To experience the extraordinary beauty and cultures of the Pacific under sail, you need a few specialist cruising techniques under your belt. We have been sailing in Fiji with Dan and Em Bower on their yacht, Skyelark, to demonstrate some of these and film them for our new sailing techniques series.
This took us to the island of Mana, which has a wonderful lagoon behind coral reefs. Here we entered a narrow coral pass and anchored in an area containing coral heads.
Mana is particularly interesting because it illustrates some of the knottier problems of navigation and pilotage in these areas. Charting in the Pacific is notorious inaccurate. Large areas have been poorly surveyed and never properly updated - I have heard of some atolls in French Polynesia where the charts have been four or more miles out.
Here in Fiji, charts are said to be up to two miles out in some places. At Mana, electronic and paper charts alike don't show any lagoon at all, as the screen grab below from MaxSea illustrates.

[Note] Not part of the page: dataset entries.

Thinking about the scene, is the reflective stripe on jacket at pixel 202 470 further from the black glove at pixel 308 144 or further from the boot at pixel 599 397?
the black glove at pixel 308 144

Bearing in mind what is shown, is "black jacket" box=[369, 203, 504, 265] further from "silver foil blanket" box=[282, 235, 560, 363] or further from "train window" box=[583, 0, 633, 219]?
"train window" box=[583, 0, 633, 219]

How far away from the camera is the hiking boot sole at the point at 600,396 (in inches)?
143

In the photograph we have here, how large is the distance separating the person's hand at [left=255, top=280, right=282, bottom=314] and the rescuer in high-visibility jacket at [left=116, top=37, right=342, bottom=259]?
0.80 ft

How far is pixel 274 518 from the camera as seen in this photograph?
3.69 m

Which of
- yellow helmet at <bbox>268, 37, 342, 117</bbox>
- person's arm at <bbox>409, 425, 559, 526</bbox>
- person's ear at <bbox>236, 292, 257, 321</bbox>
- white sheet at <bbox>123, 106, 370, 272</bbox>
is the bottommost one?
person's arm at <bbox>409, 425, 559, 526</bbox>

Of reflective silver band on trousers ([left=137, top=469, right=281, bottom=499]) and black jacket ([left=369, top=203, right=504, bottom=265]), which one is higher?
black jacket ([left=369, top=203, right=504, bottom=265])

But a lagoon does exist, as does a very narrow tide-swept pass through the coral reefs.
A much more exact representation of the island, the pass and the coral reefs was obtained by Dan and Em in the form of Google Earth overlays that have been precisely geo-referenced, as shown below. (More about exactly how this works and how to get this information in one of the next issues of Yachting World.) We used these to establish the pass entrance and its winding course, while using the good old Mk 1 eyeball to con our way in carefully.